How The World's Top Drink Brands Cope With China’s Anti-Graft Slump

    As the world's largest drinks conglomerates all feel the pain of China's ongoing anti-corruption crackdown, each one is trying to put growth back on track in its own way.
    Jing Daily
    Jing DailyAuthor
      Published   in Finance

    The special year of the horse Scotch blend by Diageo's Johnnie Walker. (Sina Weibo/Johnnie Walker)

    Chinese New Year may be a festive time for celebration, but not for the top global drinks companies this year. As China’s anti-corruption crackdown eats into profits for conglomerates such as Diageo, Pernod Ricard, Rémy Martin, and LVMH’s Moët Hennessy, the brands are coming up with a variety of strategies to stave off further China decline.

    The four companies have all recently lamented the effects of the ongoing Chinese government campaign, which bans both luxury gift-giving to officials and fancy banquets with tables full of high-end Cognac and baijiu.
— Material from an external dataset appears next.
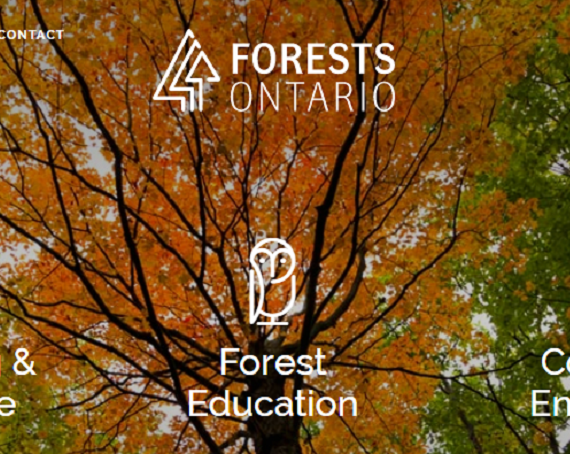 Grant Funded Google Campaign – Forests Ontario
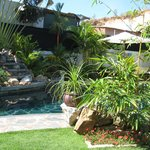  The pool, garden and the waterfall (from one of the sundbeds).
While all of these businesses have been hit hard by the campaign, they each have their own ways of handling the crisis in China. Their strategies include staying the course while upping their marketing budget, introducing bottles at lower price points, and targeting the country’s young partygoers. Read more to see what each company is doing.


    At the end of January, the world’s biggest spirits company recently reported a 22 percent drop in total sales in China for a six-month period, citing the Chinese government’s anti-corruption crackdown as a direct cause. Its hardest-hit category was baijiu brand Shui Jing Fang, which experienced a precipitous 66 percent drop in sales. Johnnie Walker Black and Red Label shipments to China have declined, and the China slump has led to a 6 percent overall drop in top-line sales for East Asia. Even Chinese New Year sales are “unlikely to see a rebound,” said the company, which doesn’t plan on a growth rebound until 2015.
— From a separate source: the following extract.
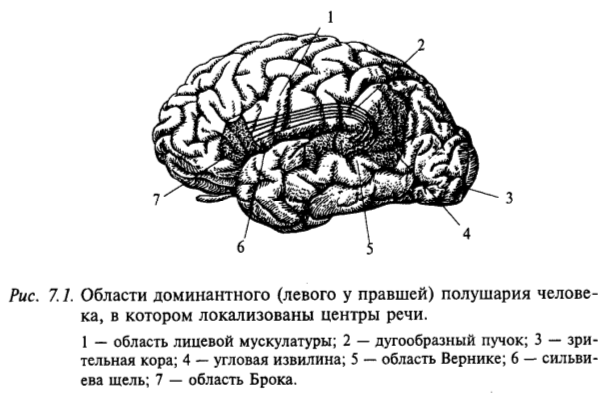 Области доминантного (левого у правшей) полушария человека, в котором локализованы центры речи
    In order to cope, the brand will be focusing on its bright spots in China—ultra-premium Scotch and brands at middle-class price points aimed at the consumer market. Despite the fact that many of Diageo’s top-shelf brands have been hit by the crackdown, wealthy Chinese consumers are still buying high-end Scotch. Bespoke blends that go for $3,000 to $5,000 a bottle are doing well in the country, said Diageo CEO Ivan Menezes in a company presentation, and Johnnie Walker Blue was up 60 percent in China for the six-month period.

    “This is really going directly to the consumer for consumption, and is not kind of dependent on gifting or government entertaining,” said Menezes. This focus on the consumer, rather than the official “gifting” market, has helped some of Diageo’s mid-range brands as well. For example, the company reported 37 percent China growth for Bailey's, which is “opening up a whole new consumer opportunity,” said Menezes.

    Pernod Ricard#

    The spirits maker won’t reveal its first-half results until February 13, but its last earnings report was less than rosy when it came to China sales. The company has warned that the Chinese government’s crackdown will slow year-end profits, and reported in October that sales for the three months ended September 30 fell by 9 percent.
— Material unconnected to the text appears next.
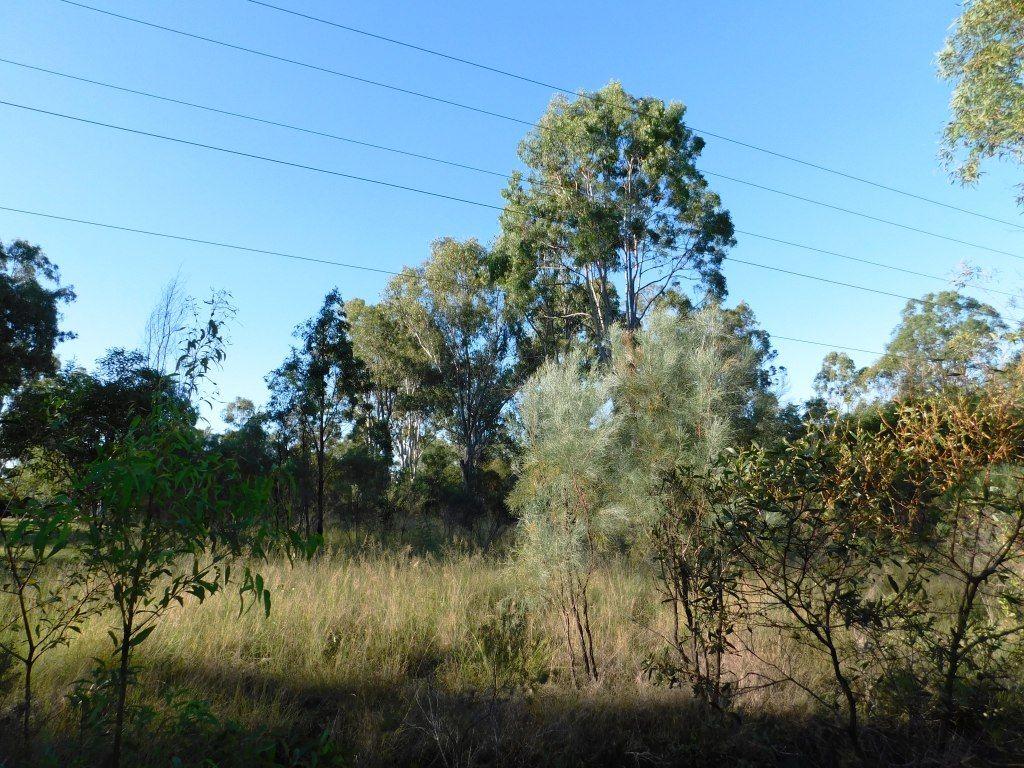 Lot 27 Memerambi Barkers Creek Road, Nanango QLD 4615, Image 0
    In the face of slowing demand, Pernod Ricard is going for a cheaper price point and younger drinkers in order to balance the void left by the crackdown. It recently launched Ballentines Finest, a blended Scotch whisky, and Martell Distinction Cognac, in China, both of which are aimed at younger drinkers headed to karaoke clubs. At around $27 to $60 a bottle, the price points are aimed at the consumer, not the high-end gifting market. "China is and will be a key growth driver for the group," said company CEO Pierre Pringuet in October.

    Rémy Cointreau#

    In the company’s recent nine-month financial report, the company saw a 32 percent drop in Cognac sales for its third quarter. A major portion of this drop came from China, where Cognac makes up 40 percent of the company’s total profit. “The campaign to promote morality in China is expected to continue to adversely affect the consumption of ultra-premium products and no significant recovery can be expected due to the Chinese New Year,” said a statement by the company, which saw a “cumulative organic decline” of 18.3 percent since the start of the current financial year.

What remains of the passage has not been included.